My strength is seft-study, seft-educated, hard-working, truthful. One example about it is I can study continuously 3 hours. My truthful which i have that i am inherited from tradition of my family.

My role in that company is strategy analyst (specific industry market, to use SWOT analysis, scanning tool, Pestle analysis, to monitor operating company, to reseach chain value of industrys); to post writting on my company website; to assistant my boss as secretary.

Could you correct for me? thanks
dumi 1 / 6,925 1592  
Dec 4, 2013   #2
What is this writing about? Are you preparing for IELTS or TOEFL? Or is an answer for one of your admission prompts?

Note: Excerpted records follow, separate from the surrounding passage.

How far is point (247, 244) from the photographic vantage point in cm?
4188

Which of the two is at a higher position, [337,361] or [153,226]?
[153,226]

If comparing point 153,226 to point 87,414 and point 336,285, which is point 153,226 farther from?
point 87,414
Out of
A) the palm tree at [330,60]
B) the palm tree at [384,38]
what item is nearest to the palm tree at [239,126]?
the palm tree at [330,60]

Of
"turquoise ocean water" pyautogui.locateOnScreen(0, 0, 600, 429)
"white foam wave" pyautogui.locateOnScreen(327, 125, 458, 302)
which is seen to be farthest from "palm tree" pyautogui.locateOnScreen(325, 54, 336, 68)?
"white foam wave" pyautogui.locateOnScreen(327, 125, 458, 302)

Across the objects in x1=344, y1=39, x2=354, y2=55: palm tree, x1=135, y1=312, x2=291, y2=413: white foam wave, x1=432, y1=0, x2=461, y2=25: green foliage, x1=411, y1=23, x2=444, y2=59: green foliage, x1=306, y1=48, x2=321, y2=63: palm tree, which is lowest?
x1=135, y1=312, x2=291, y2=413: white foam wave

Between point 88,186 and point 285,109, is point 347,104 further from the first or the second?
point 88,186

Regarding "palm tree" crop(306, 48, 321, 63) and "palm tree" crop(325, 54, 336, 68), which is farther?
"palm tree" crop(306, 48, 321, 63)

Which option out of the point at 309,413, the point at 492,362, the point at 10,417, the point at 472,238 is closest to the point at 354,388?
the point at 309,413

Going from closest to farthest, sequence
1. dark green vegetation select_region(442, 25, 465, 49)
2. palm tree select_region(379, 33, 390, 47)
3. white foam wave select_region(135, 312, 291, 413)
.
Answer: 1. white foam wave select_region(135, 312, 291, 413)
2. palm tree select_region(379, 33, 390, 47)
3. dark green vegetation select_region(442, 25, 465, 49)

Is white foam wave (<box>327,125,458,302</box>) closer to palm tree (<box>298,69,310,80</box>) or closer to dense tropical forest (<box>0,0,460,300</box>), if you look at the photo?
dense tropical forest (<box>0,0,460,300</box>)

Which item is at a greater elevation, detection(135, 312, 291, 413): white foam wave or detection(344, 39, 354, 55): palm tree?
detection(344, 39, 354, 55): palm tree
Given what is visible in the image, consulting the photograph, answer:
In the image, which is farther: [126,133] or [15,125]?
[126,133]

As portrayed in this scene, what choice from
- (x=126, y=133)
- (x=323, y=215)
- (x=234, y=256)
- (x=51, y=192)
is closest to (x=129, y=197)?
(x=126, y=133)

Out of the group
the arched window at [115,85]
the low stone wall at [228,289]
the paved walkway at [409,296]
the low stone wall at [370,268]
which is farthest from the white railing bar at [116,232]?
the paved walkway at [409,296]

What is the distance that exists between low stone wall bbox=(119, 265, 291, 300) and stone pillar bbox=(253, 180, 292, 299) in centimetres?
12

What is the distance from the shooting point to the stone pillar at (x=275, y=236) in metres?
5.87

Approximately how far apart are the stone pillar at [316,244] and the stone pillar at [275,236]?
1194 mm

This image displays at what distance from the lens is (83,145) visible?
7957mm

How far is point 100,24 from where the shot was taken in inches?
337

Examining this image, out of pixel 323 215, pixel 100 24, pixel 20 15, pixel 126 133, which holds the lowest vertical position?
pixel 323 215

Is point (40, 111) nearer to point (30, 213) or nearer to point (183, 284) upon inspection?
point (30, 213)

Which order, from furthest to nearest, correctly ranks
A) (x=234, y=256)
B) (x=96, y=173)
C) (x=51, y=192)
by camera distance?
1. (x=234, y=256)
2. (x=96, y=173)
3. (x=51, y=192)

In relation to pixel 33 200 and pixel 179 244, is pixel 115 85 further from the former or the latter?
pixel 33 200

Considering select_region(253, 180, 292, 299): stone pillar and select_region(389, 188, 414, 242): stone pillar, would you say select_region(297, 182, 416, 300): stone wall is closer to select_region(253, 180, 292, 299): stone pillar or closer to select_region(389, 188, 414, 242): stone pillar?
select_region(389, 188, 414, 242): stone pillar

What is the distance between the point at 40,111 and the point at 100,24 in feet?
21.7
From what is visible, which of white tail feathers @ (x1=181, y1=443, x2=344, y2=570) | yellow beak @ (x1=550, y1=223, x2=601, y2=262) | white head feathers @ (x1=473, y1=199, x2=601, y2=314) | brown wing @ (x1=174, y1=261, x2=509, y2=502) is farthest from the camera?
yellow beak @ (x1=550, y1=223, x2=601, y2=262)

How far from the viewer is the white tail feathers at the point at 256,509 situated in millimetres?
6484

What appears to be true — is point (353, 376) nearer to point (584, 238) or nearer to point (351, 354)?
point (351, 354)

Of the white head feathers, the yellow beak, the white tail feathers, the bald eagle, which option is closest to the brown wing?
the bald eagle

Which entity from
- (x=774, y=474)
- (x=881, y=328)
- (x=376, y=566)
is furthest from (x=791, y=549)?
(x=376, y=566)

Make sure you include the prompt and the purpose of writing with your essay so that others get a better idea as to what it means and requires you to answer.
OP nhdien10 1 / 1  
Dec 5, 2013   #3
Thanks Dumi. I am beginner. I'm not sure that my post is correct grammar. I hope someone could correct and offer a suggestion.
Thanks nice to meet you
dumi 1 / 6,925 1592  
Dec 10, 2013   #4
Thanks Dumi. I am beginner. I'm not sure that my post is correct grammar. I hope someone could correct and offer a suggestion.
Thanks nice to meet you

Nice to meet you too Dien :)

I graduated in Banking from the University HCMC in the last year. My major was Business Administration and currently I am working as (tell your designation) for a Consultant Strategy company in HCMS. My hobbies are playing badminton, walking, learning other languages.

I have been in Laos. My family is working in Laos.

... This is not clear to me. If you lived in Laos, you should have mentioned that soon after you said that you are Vietnamese. These sentence seem to be disturbing the flow :(
Pahan 1 / 1,906 553  
Dec 10, 2013   #5
My strengths are that I am self-motivated, hard working and truthful. My hardworking has helped me achieve my goals successfully and my truthfulness, I inherit from my family traditions.

Your role in the company should have been said in this section (as dumi mentions in her comment)

I'm working for consultant strategy company in HCMC.